Rewrite the material below with "snow boot" replaced by "winter boot" and everything else left unchanged. Leave the pictures out of your answer.

——————————

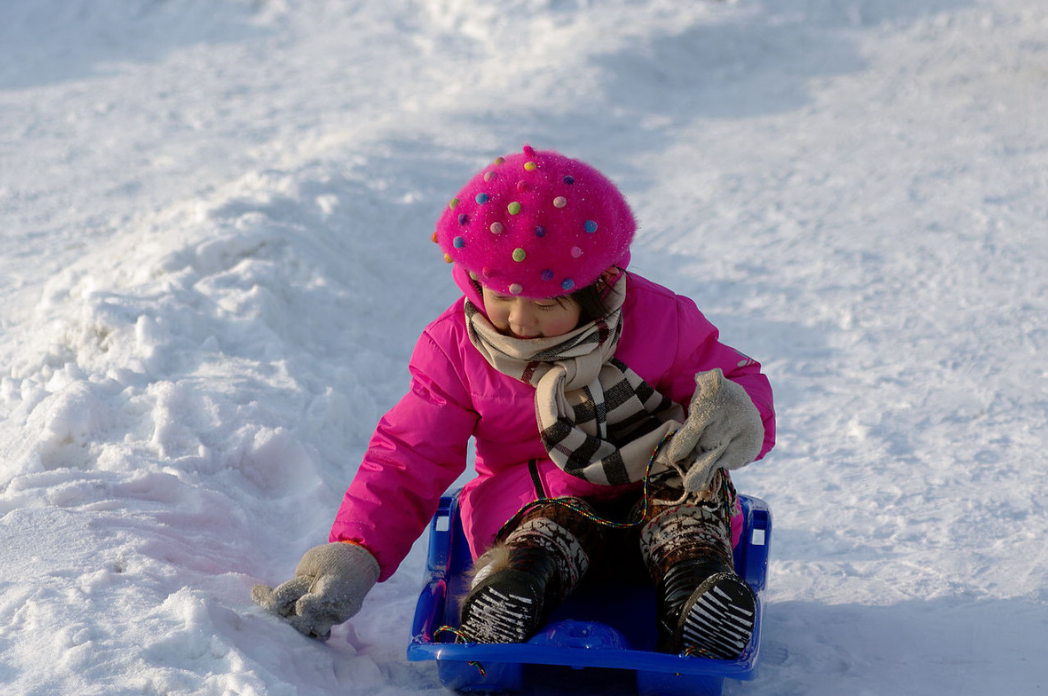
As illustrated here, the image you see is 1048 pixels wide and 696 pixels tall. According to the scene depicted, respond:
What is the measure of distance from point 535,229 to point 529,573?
0.59 meters

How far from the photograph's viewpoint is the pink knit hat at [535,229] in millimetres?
1858

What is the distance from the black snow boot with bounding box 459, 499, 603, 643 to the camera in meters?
1.76

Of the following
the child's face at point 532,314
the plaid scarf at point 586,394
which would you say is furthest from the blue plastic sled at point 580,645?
the child's face at point 532,314

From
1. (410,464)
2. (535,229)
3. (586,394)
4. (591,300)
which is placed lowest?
(410,464)

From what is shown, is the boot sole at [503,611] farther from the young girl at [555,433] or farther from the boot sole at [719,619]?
the boot sole at [719,619]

——————————

### Exercise output:
As illustrated here, the image you see is 1048 pixels wide and 696 pixels tall. According to the scene depicted, respond:
What is the measure of distance from point 535,229 to point 529,573?
0.59 meters

How far from the photograph's viewpoint is the pink knit hat at [535,229] in millimetres?
1858

What is the distance from the black winter boot with bounding box 459, 499, 603, 643 to the camera in meters?
1.76

Of the following
the child's face at point 532,314
the plaid scarf at point 586,394
which would you say is furthest from the blue plastic sled at point 580,645?
the child's face at point 532,314

From
1. (410,464)
2. (535,229)
3. (586,394)
4. (591,300)
which is placed lowest?
(410,464)

From what is shown, is the boot sole at [503,611] farther from the young girl at [555,433] or farther from the boot sole at [719,619]?
the boot sole at [719,619]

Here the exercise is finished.